= Love Makes the World Go 'Round (1961 song) =

"Love Makes the World Go 'Round" is a popular song written by Bob Merrill for the 1961 Broadway musical Carnival!. The song is also known as "Theme From Carnival".

==Background==
Carnival!s equivalent of "Hi-Lili, Hi-Lo", the signature song from the musical's parent film Lili, "Love Makes the World Go 'Round" is played on a concertina at the play's opening and is later sung by the characters Lili and Paul Berthalet, with the latter being concealed while his puppets apparently sing.

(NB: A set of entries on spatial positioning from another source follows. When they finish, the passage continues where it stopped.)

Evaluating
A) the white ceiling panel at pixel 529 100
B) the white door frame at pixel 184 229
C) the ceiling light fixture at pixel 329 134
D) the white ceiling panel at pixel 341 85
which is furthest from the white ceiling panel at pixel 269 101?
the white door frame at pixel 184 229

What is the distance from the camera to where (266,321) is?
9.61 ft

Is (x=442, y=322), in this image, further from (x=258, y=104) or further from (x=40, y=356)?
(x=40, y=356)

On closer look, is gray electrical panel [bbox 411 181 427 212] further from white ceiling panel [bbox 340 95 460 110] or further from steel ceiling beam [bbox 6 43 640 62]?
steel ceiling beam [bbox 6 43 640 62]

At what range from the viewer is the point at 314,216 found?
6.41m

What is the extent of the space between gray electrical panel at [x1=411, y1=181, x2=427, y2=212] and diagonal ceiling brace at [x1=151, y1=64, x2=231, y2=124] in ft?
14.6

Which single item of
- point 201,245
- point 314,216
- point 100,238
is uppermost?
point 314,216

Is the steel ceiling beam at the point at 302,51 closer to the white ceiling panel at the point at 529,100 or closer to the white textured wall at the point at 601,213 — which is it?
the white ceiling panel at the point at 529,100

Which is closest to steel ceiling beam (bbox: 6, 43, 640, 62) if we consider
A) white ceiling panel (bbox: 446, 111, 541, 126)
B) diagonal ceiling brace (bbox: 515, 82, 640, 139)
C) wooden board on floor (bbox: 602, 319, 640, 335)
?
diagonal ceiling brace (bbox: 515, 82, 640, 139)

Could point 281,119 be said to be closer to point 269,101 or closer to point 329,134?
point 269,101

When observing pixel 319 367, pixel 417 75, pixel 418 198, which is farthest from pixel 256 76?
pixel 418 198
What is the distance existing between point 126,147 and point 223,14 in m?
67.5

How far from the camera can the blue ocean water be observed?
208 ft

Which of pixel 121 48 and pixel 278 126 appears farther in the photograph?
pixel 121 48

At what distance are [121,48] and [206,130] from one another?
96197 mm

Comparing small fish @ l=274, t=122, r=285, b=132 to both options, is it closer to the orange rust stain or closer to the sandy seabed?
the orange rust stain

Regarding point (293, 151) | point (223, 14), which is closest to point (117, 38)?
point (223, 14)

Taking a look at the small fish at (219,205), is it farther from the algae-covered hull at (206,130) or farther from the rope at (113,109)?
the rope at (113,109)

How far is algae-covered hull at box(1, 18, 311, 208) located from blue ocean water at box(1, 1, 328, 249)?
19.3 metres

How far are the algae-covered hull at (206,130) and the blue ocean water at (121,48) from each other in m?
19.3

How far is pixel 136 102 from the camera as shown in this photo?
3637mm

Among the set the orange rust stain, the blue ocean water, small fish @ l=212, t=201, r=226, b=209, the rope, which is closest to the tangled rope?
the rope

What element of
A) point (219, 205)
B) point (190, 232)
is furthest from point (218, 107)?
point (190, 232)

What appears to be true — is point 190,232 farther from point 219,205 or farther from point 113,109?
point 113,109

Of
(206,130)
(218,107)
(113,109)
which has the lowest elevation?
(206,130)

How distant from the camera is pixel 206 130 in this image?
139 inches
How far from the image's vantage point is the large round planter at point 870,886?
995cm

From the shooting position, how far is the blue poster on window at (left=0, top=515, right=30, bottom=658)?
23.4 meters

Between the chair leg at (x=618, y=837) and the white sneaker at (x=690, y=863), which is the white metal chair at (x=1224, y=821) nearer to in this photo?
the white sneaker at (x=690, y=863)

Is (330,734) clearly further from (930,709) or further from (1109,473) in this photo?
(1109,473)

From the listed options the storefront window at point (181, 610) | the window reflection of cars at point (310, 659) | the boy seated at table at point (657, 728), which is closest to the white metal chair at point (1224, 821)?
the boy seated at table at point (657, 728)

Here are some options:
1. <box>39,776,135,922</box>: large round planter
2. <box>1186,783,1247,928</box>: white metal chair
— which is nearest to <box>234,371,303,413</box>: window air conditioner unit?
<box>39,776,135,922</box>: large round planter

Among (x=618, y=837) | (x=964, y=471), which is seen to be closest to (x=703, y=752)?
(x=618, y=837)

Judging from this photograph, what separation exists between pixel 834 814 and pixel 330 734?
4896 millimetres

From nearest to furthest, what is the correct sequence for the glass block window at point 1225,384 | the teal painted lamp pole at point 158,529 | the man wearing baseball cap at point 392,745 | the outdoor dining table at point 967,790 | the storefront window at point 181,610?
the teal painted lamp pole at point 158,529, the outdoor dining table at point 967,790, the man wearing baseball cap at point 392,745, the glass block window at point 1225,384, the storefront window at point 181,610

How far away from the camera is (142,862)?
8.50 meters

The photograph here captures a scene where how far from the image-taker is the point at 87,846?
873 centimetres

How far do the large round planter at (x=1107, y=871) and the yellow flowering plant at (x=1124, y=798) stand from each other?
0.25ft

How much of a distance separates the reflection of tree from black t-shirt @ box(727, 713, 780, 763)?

In scoring Carnival!, Bob Merrill had hoped to utilize French folk music as his touchstone, eschewing the conventional Tin Pan Alley style of song predominant in Broadway shows. During the development phase of Carnival!, Gower Champion and Michael Stewart – respectively set to direct the musical and write its book – would visit Merrill's apartment every morning and leave each afternoon disappointed by the lack of any evident hit song in the proposed score Merrill had played for them. When seeing out Champion and Stewart one afternoon, Merrill became irate at his visitors' attitude, telling them: "While you're waiting for this f**king elevator I can write the song I know you want" and improvising a tune reminiscent of Rodgers and Hammerstein's "Carousel Waltz". Whether or not Merrill was making a serious song pitch, Champion and Stewart's response to Merrill's impromptu composition was so positive as to demand its development into a full show tune for Carnival!, the result being "Love Makes the World Go 'Round".

==Recordings==
- Jane Morgan released a single of "Love Makes the World Go 'Round" which served as the title cut of her August 1961 album release on the Kapp label. Jane's version did well in several major markets throughout the United States.
- The Everly Brothers recorded the song for their album Instant Party!.
- Al Hirt released a version on his 1962 album, Horn A-Plenty, and on his 1965 album The Best of Al Hirt
- Bing Crosby recorded the song for his album Bing Crosby's Treasury - The Songs I Love (1968 version).
- "Love Makes the World Go 'Round" has been recorded by Ann-Margret and Wayne Newton, among others.